Eruslu, Enerji Verimliliği Haftası dolayısıyla yaptığı yazılı açıklamada, Türkiye'de kullanılan toplam enerjinin yüzde 33 gibi yüksek bir oranının binalarda tüketildiğini, artan ısıtma ve soğutma giderleri nedeniyle enerji tasarrufunun daha da önem kazandığını belirtti.
Binalarda ısıtma ve soğutmada kullanılan enerji israfının önüne geçmek hem toplum hem ülke ekonomisi için büyük önem taşıdığını ifade eden Eruslu, "Türkiye'deki binaları ısı yalıtımlı hale getirerek, yakıt giderlerini yüzde 50, ülkemizin toplam enerji faturasını yaklaşık yüzde 15 azaltmamız ve binalarımızda konforlu yaşamamız mümkün. Binalarda daha fazla enerji tasarrufu için enerji limitlerimiz ve U değerlerimiz gelişmiş ülkeler seviyesine getirilmeli." değerlendirmesinde bulundu.
Binalarda ısıtma ve soğutma amacıyla kullanılan enerjinin israf edilmemesi için standartlara uygun ısı yalıtımı yapılmasının şart olduğunu vurgulayan Eruslu, şunları kaydetti:
"Ülkemizde yalıtım ile ilgili yasal düzenlemeler henüz gelişmiş ülkeler seviyesinde değil. Yürürlükteki mevzuatlarımızla halen 2008 yılında tanımladığımız enerji limitlerini kullanıyoruz. Biz 2008'den bu yana enerji verimliliği anlamında yerimizde sayarken gelişmiş ülkeler birçok adım attı. Bu ülkelerde 2019 yılından bu yana yeni kamu binalarının tümü neredeyse sıfır enerjili olarak üretiliyor. 2020 yılının başından itibaren ise tüm yeni binalar neredeyse sıfır enerjili olarak yapılıyor. Yeni binalar ülkelerce tanımlanan bu limitler dahilinde yapılmak zorunda."
"U değerleri 2-2,5 kat iyileştirilmeli"
Emrullah Eruslu, dernek olarak hayata geçirdikleri "Tek yol U dönüşü" kampanyasıyla U değerlerinin ülke genelinde iyileştirilmesi konusuna dikkati çektiklerini aktardı.
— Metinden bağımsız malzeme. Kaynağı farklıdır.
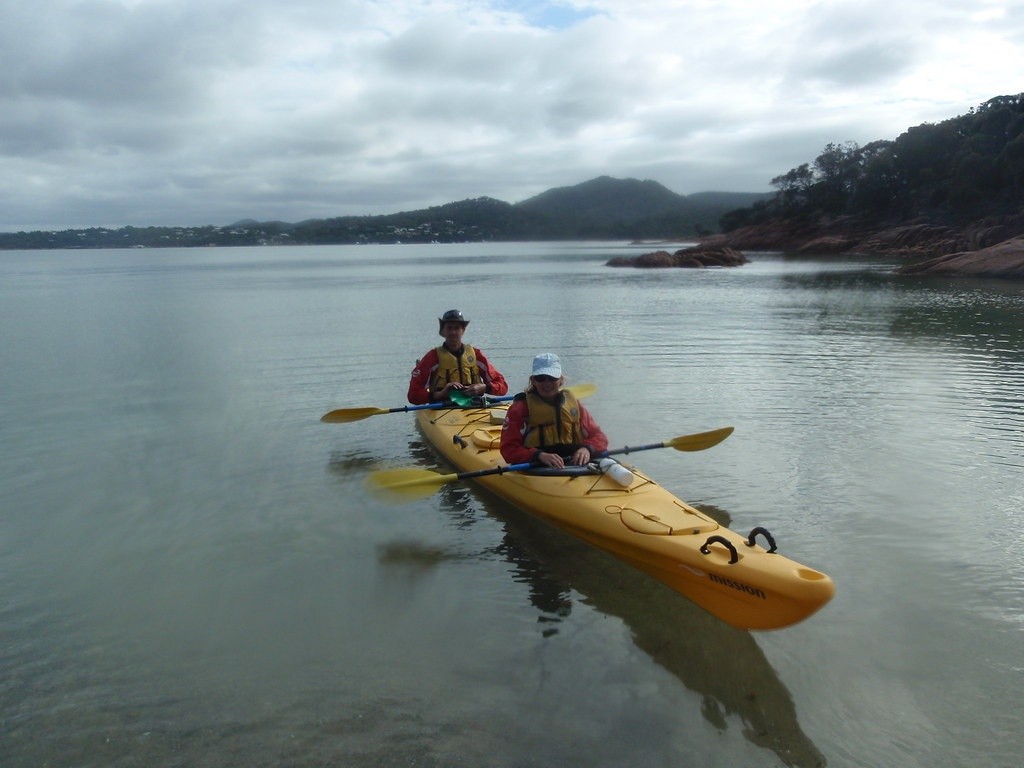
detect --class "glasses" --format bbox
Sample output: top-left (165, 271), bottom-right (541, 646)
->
top-left (532, 375), bottom-right (560, 383)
U değerinin, çatı, duvar, döşeme ve pencere gibi yapı elemanlarının ne kadar ısı geçirdiğinin ölçüsü olduğunu belirten Eruslu, şöyle devam etti:
"U değeri büyüdükçe yapı elemanlarından geçen ısı miktarı artar. Bir an önce 2012 yılında yayımlanan Enerji Verimliliği Strateji Belgesi'nde de tanımlandığı üzere enerji limitlerimiz ve U değerlerimiz AB seviyesine getirilmeli. Ortak hedefimiz Türkiye'deki binaların daha az enerji harcayan çevre dostu bir yapıya kavuşması olmalı. TS825 Binalarda Isı Yalıtım Kuralları Standardının 2019 yılı içerisinde başlayan revizyon çalışmaları tamamlandığında dört mevsimi yaşayan ülkemizin soğuk bölgelerimizde ısıtma ihtiyacına, sıcak bölgelerinde ise soğutma ihtiyacına göre tasarım yapılmasına imkan sağlanacak. TS 825 standardının tamamlanması ile enerji verimliliğinde gelişmiş ülkelerle aramızdaki mesafeyi kapatacak esaslı adımları atarak enerji limitlerimizi belirlememiz gerekiyor. Bu çalışmalar kapsamında ülkemiz için neredeyse sıfır enerji verimli bina tanımı yapılmalı ve hedef olarak ortaya konulmalıdır."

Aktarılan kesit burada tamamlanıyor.